PROBLEM DETAILS => Retype every row below word for word, leaving out the pictures.

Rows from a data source
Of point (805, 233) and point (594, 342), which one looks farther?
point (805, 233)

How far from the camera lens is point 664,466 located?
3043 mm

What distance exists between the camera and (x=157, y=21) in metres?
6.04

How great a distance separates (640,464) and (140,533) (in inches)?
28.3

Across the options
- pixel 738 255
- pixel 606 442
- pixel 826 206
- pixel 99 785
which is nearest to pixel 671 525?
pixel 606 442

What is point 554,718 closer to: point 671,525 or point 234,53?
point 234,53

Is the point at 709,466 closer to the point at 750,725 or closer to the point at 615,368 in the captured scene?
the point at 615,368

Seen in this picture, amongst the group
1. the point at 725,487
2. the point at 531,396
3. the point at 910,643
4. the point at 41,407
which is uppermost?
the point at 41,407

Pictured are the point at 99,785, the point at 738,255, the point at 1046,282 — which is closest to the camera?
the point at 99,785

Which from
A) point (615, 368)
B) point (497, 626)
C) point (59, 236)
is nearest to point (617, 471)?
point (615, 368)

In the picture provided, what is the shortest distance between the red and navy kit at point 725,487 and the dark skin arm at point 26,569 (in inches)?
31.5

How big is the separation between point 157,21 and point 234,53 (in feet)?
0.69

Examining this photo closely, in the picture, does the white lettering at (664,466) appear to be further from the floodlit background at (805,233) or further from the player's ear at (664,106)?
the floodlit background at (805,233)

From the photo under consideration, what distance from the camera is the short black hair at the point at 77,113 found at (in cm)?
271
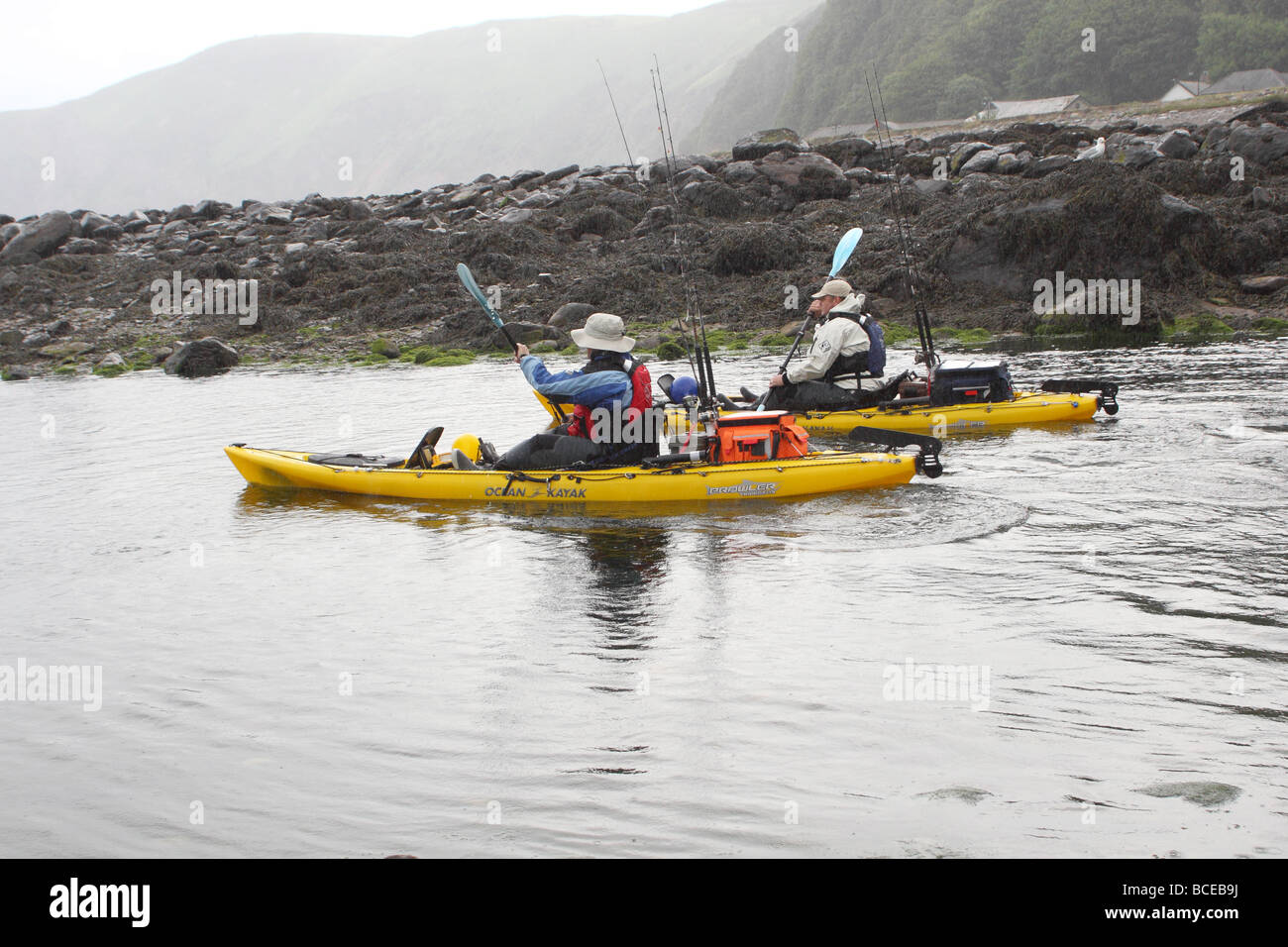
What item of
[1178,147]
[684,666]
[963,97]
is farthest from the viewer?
[963,97]

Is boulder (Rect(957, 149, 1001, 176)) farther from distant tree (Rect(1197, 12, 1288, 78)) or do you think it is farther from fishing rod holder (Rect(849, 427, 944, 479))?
distant tree (Rect(1197, 12, 1288, 78))

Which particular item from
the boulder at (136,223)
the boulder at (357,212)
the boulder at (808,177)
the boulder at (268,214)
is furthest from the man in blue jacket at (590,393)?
the boulder at (136,223)

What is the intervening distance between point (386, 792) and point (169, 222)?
1408 inches

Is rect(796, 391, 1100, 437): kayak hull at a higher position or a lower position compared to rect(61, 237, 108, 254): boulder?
lower

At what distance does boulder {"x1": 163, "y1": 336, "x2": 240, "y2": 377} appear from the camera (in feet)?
65.0

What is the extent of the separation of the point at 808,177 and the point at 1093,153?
6073 mm

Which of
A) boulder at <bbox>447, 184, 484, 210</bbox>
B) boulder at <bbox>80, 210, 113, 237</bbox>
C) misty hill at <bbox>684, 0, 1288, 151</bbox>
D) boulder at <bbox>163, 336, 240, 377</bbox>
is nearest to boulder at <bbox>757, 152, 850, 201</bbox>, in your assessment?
boulder at <bbox>447, 184, 484, 210</bbox>

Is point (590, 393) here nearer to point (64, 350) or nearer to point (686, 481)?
point (686, 481)

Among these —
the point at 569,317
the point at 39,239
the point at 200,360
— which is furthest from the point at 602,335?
the point at 39,239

PROBLEM SOLUTION =>
Of point (805, 233) and point (594, 342), which one looks farther?
point (805, 233)

How far from the camera lens is point 664,466 located?
3043 mm

What distance exists between the camera and (x=157, y=21) in metres?
6.04

How great a distance separates (640,464) and (140,533) (in inches)?
28.3

Across the options
- pixel 738 255
- pixel 606 442
- pixel 826 206
- pixel 99 785
which is nearest to pixel 671 525?
pixel 606 442

What is point 554,718 closer to: point 671,525 or point 234,53?
point 234,53

Is the point at 709,466 closer to the point at 750,725 or closer to the point at 615,368 in the captured scene?
the point at 615,368

Seen in this picture, amongst the group
1. the point at 725,487
2. the point at 531,396
3. the point at 910,643
4. the point at 41,407
which is uppermost?
the point at 41,407

Pictured are the point at 99,785, the point at 738,255, the point at 1046,282 — which is closest to the camera?
the point at 99,785

Which from
A) point (615, 368)
B) point (497, 626)
C) point (59, 236)
is nearest to point (617, 471)?
point (615, 368)

In the picture provided, what is the shortest distance between the red and navy kit at point 725,487 and the dark skin arm at point 26,569 (in inches)?
31.5

How big is the separation between point 157,21 and point 234,53 (in feet)?
0.69

Examining this photo closely, in the picture, does the white lettering at (664,466) appear to be further from the floodlit background at (805,233) or further from the player's ear at (664,106)?
the floodlit background at (805,233)

From the photo under consideration, what distance from the camera is the short black hair at the point at 77,113 found at (in cm)?
271
What item of
[1178,147]
[684,666]
[963,97]
is farthest from the viewer?
[963,97]

Is boulder (Rect(957, 149, 1001, 176)) farther from distant tree (Rect(1197, 12, 1288, 78)) or do you think it is farther from fishing rod holder (Rect(849, 427, 944, 479))?
distant tree (Rect(1197, 12, 1288, 78))

Which particular item from
the boulder at (136,223)
the boulder at (357,212)
the boulder at (808,177)
the boulder at (268,214)
is furthest from the man in blue jacket at (590,393)?
the boulder at (136,223)

What is the intervening distance between point (386, 792) and point (169, 222)?
1408 inches

Is rect(796, 391, 1100, 437): kayak hull at a higher position or a lower position compared to rect(61, 237, 108, 254): boulder?
lower

At what distance does boulder {"x1": 163, "y1": 336, "x2": 240, "y2": 377} appear from the camera (in feet)?
65.0

What is the extent of the separation of the point at 808,177 and the point at 1093,153?
6073 mm

Which of
A) boulder at <bbox>447, 184, 484, 210</bbox>
B) boulder at <bbox>80, 210, 113, 237</bbox>
C) misty hill at <bbox>684, 0, 1288, 151</bbox>
D) boulder at <bbox>163, 336, 240, 377</bbox>
is nearest to boulder at <bbox>757, 152, 850, 201</bbox>, in your assessment?
boulder at <bbox>447, 184, 484, 210</bbox>

Is point (590, 393) here nearer to point (64, 350) or nearer to point (686, 481)?
point (686, 481)

Among these —
the point at 569,317
the point at 39,239
the point at 200,360
— which is furthest from the point at 602,335?
the point at 39,239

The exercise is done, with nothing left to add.